De uitzendkrachten van belanghebbende maken bij hun werkzaamheden voor N BV gebruik van de bestelauto’s van N BV. N BV is gedurende de jaren 2014 tot en met 2017 kentekenhouder van een aantal bestelauto’s (de bestelauto’s). Belanghebbende en N BV hebben geen kilometeradministratie bijgehouden en voor de loonheffingen geen “Verklaring uitsluitend zakelijk gebruik” bij de Belastingdienst aangevraagd. De bestelauto’s beschikken over een cabine en daarvan afgescheiden een laadruimte en worden gebruikt voor het vervoer van de werknemers en materiaal naar de plaats van de werkzaamheden. De auto’s beschikken over een bestuurdersstoel en een zitplaats voor een andere inzittende in de cabine. Twee auto’s zijn hoger en langer en voorzien van een dubbele cabine. Enkele auto’s hebben een vaste chauffeur. Die werknemers hebben de auto naar eigen behoefte ingericht met schappen en benodigde materialen. Voorts hebben enkele auto’s volgtijdelijk een vaste chauffeur, afhankelijk van de duur van een project.
Door de aard van het werk kunnen de auto’s vies worden. Dat geldt ook voor de cabines.
De Inspecteur heeft eind 2017 een boekenonderzoek ingesteld naar de aanvaardbaarheid van de aangiften loonheffingen over het tijdvak 1 april 2014 tot en met 31 oktober 2017, waarbij onder meer het privégebruik auto is gecontroleerd.

* Items uit een dataset:
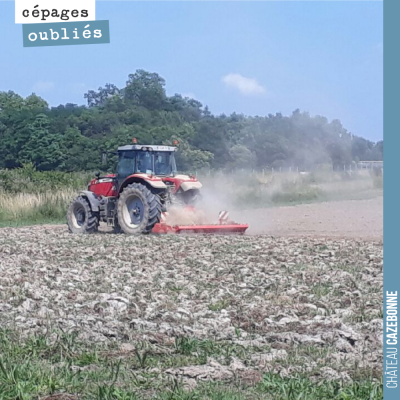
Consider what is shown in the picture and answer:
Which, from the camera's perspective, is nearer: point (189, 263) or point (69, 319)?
point (69, 319)

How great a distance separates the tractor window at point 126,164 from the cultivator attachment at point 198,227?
152 cm

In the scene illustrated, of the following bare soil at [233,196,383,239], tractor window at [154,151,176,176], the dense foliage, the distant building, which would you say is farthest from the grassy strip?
the distant building

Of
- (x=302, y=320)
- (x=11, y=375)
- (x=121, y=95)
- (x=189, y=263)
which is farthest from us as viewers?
(x=121, y=95)

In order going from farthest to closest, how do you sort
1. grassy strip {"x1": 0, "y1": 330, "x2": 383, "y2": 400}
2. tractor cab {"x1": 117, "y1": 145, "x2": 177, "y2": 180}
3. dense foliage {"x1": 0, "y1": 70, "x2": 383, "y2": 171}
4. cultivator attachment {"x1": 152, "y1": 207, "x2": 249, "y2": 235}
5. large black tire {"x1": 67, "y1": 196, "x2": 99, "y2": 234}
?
dense foliage {"x1": 0, "y1": 70, "x2": 383, "y2": 171}, large black tire {"x1": 67, "y1": 196, "x2": 99, "y2": 234}, tractor cab {"x1": 117, "y1": 145, "x2": 177, "y2": 180}, cultivator attachment {"x1": 152, "y1": 207, "x2": 249, "y2": 235}, grassy strip {"x1": 0, "y1": 330, "x2": 383, "y2": 400}

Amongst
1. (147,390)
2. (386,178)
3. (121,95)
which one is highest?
(121,95)

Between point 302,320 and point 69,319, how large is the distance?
2.22 m

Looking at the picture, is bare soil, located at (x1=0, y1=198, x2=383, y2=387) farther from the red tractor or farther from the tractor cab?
the tractor cab

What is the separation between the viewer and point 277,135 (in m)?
31.3

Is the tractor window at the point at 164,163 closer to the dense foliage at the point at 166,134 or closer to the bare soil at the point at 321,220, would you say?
the bare soil at the point at 321,220

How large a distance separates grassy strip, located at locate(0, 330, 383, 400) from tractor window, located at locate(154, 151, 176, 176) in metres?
12.0

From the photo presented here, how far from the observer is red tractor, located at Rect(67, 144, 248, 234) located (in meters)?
17.8

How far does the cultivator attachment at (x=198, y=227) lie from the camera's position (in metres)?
17.5

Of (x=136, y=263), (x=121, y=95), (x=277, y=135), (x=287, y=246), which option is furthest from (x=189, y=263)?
(x=121, y=95)

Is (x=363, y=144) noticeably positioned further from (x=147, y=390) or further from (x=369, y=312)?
(x=147, y=390)
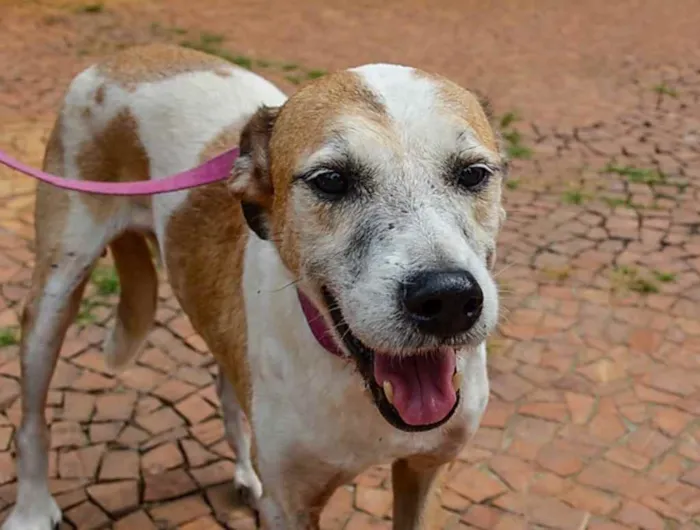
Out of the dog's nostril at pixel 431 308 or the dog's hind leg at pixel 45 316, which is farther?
the dog's hind leg at pixel 45 316

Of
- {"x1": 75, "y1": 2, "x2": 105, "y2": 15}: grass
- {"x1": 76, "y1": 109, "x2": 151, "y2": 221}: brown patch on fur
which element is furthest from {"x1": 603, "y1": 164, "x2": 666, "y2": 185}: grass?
{"x1": 75, "y1": 2, "x2": 105, "y2": 15}: grass

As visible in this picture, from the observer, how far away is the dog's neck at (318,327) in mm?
2456

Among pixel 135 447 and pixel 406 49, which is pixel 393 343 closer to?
pixel 135 447

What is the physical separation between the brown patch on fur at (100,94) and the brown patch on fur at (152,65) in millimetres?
49

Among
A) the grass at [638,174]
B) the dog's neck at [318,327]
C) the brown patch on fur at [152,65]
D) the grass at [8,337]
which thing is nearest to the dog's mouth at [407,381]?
the dog's neck at [318,327]

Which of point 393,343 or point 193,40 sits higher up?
point 393,343

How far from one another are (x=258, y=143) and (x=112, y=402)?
2.07m

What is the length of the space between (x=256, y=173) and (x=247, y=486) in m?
1.59

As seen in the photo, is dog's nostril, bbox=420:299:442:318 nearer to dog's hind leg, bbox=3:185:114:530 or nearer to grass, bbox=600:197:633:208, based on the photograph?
dog's hind leg, bbox=3:185:114:530

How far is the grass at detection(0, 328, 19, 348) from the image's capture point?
4605 mm

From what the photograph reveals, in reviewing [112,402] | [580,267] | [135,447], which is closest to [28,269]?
[112,402]

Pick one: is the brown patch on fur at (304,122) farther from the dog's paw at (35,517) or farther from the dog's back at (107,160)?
the dog's paw at (35,517)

* DOEL OPDRACHT: Schrijf verder aan het tekstfragment over de bestelauto's en de loonheffingen, vanaf de zin over het boekenonderzoek van de Inspecteur.

* ANTWOORD OP OPGAVE:
In het rapport dat in 2018 naar aanleiding van het boekenonderzoek is opgesteld is, voor zover van belang, het volgende opgenomen:
“4.2.2 Beoordeling
Hoewel er geen auto’s op naam van [belanghebbende hebben gestaan, zijn in de jaren 2014 tot en met 2017 meerdere auto’s ter beschikking gesteld aan de werknemers. Onderstaand is een overzicht opgenomen van de over deze jaren ter beschikking gestelde auto’s, die op naam staan/stonden van collega-onderneming [N BV].
Kenteken |
Merk-type |
Cat. Prijs |
Bijtelling |
Vanaf |
Tot/met |
[I] |
VW Crafter |
€ 39.463 |
25% |
Jun-15 |
Dec-16 |
[II] |
Citroen Berlingo |
€ 15.000 |
25% |
Apr-14 |
Jan-16 |
[III] |
VW Caddy |
€ 24.497 |
25% |
Jul-14 |
Dec-17 |
[IV] |
VW Crafter |
€ 39.281 |
25% |
Dec-15 |
Dec-16 |
[V] |
Opel Vivaro |
€ 25.000 |
25% |
Okt-14 |
Nov-15 |
Gebleken is dat [belanghebbende genoemde auto’s aan het personeel ter beschikking heeft gesteld en dat geen fiscale bijtelling heeft plaatsgevonden. Door [belanghebbende] kan geen (sluitend) bewijs worden geleverd waaruit kan worden opgemaakt dat de bijtelling achterwege mocht worden gelaten. Er zijn geen kilometerregistraties bijgehouden en is [belanghebbende] niet in het bezit van door de Belastingdienst aan de betreffende werknemer afgegeven “verklaring geen privégebruik auto”. Ook zijn parkeerkosten op kenteken van (vrijwel) alle auto’s in de administratie van [N BV] aangetroffen waarbij de locatie en/of tijdstip niet in verband kan worden gebracht met uitgevoerde werkzaamheden.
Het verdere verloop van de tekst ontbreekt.